→ **About this exercise**:
Without pictures, repeat exactly the lines from the one containing "định dạng thẻ nhớ camera" through the end of the entries.

Supplied records START

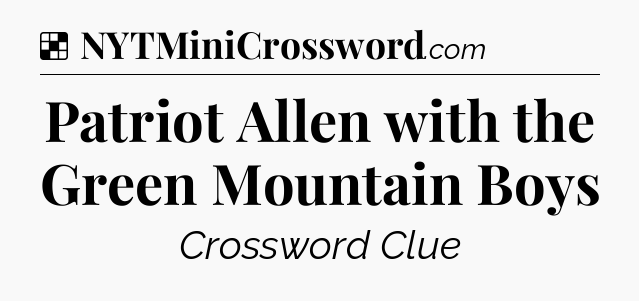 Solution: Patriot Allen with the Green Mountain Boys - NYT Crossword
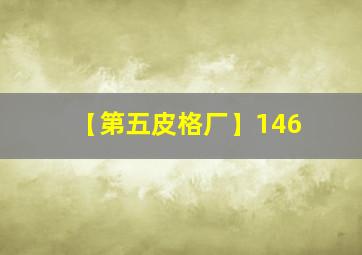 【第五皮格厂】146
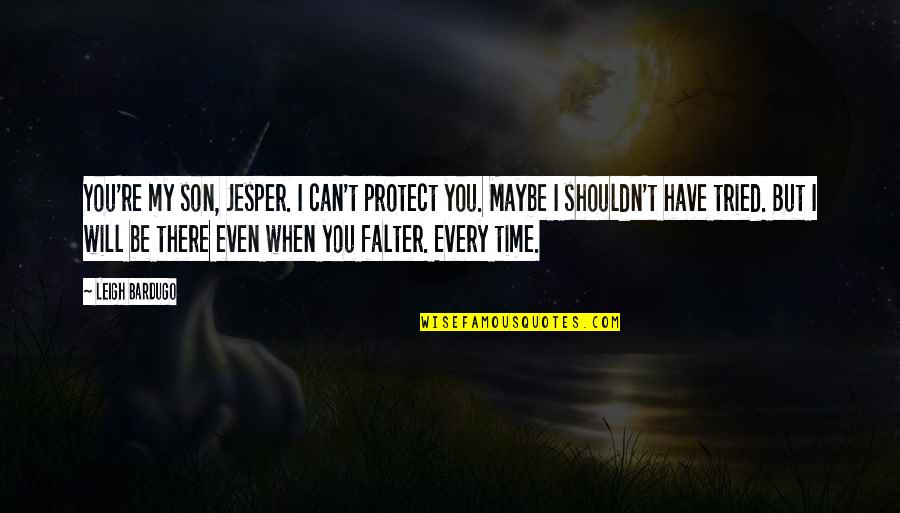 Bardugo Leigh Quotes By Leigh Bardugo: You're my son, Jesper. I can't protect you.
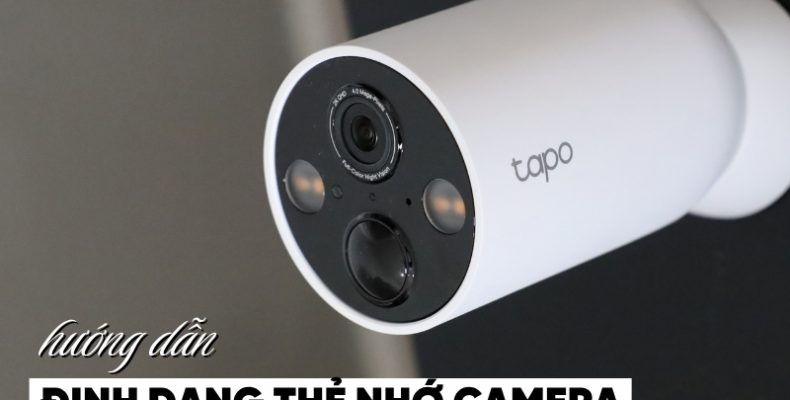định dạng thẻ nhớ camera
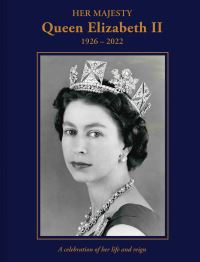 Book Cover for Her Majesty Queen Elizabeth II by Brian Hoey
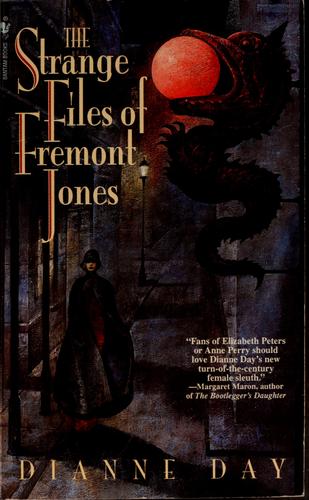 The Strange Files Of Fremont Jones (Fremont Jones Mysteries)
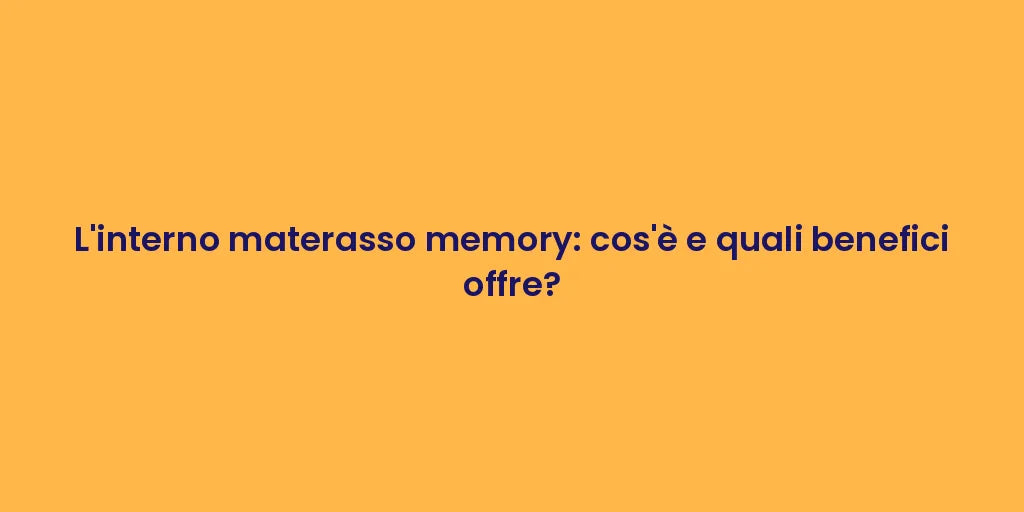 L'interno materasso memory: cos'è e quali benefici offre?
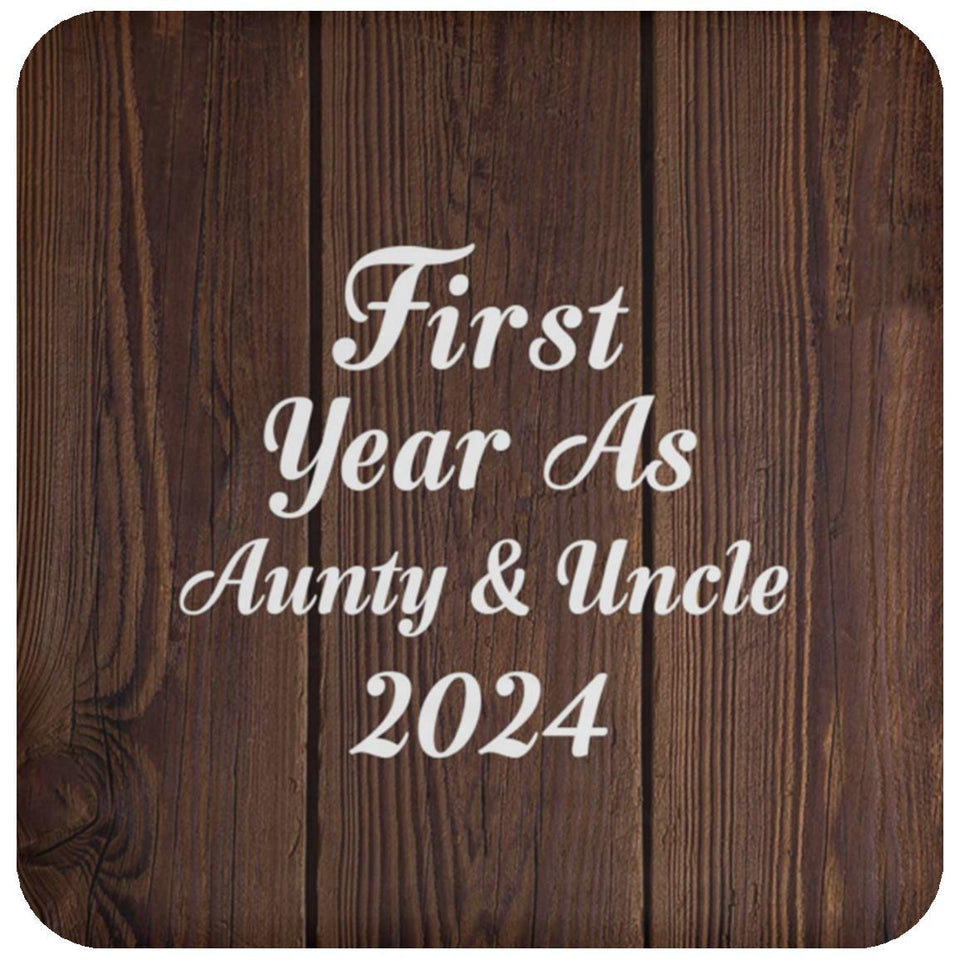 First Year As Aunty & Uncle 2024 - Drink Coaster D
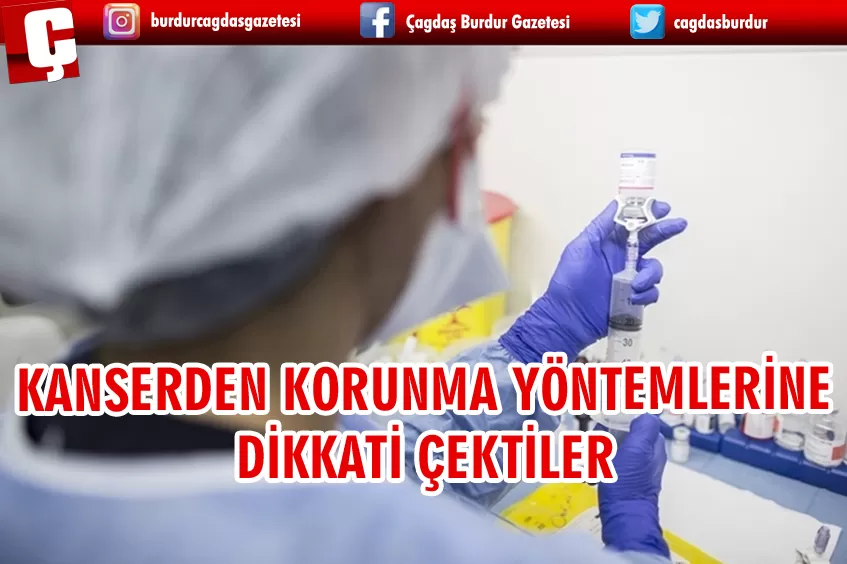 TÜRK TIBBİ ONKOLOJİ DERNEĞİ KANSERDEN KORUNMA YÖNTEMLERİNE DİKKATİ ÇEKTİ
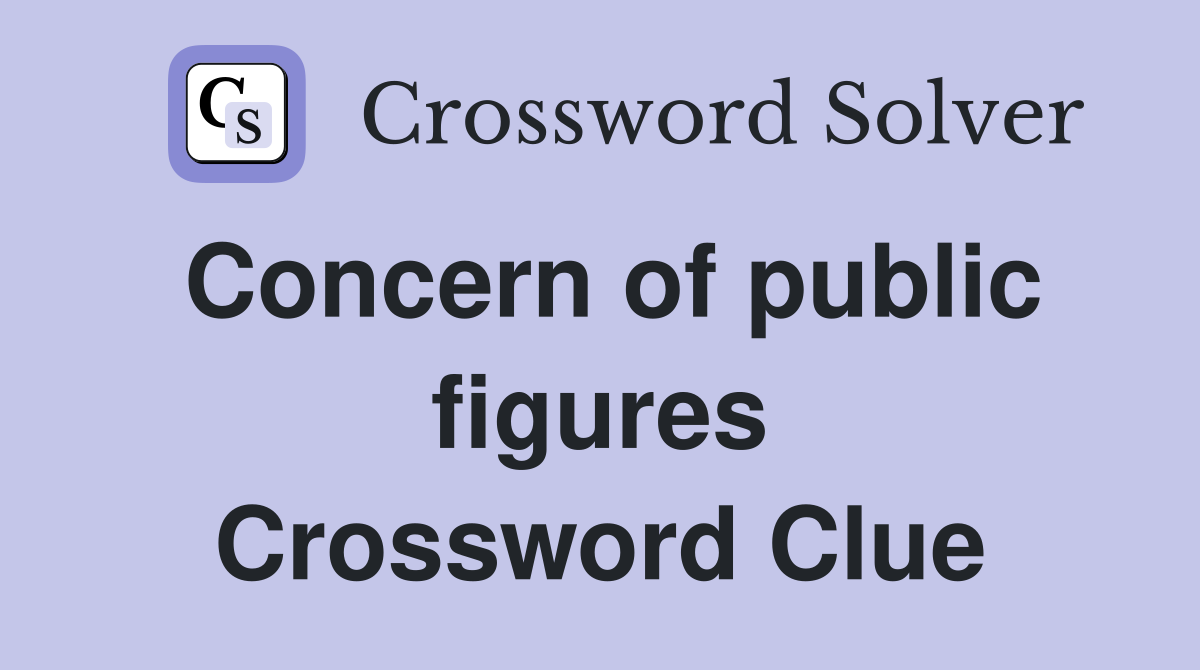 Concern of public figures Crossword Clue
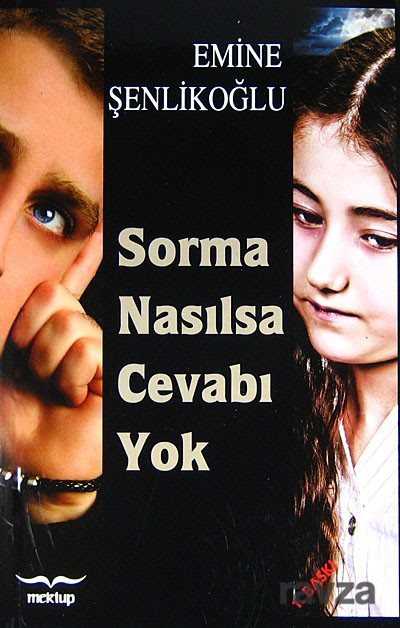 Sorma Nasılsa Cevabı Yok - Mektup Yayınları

Supplied records END

→ **Written answer**:
định dạng thẻ nhớ camera
 Book Cover for Her Majesty Queen Elizabeth II by Brian Hoey
 The Strange Files Of Fremont Jones (Fremont Jones Mysteries)
 L'interno materasso memory: cos'è e quali benefici offre?
 First Year As Aunty & Uncle 2024 - Drink Coaster D
 TÜRK TIBBİ ONKOLOJİ DERNEĞİ KANSERDEN KORUNMA YÖNTEMLERİNE DİKKATİ ÇEKTİ
 Concern of public figures Crossword Clue
 Sorma Nasılsa Cevabı Yok - Mektup Yayınları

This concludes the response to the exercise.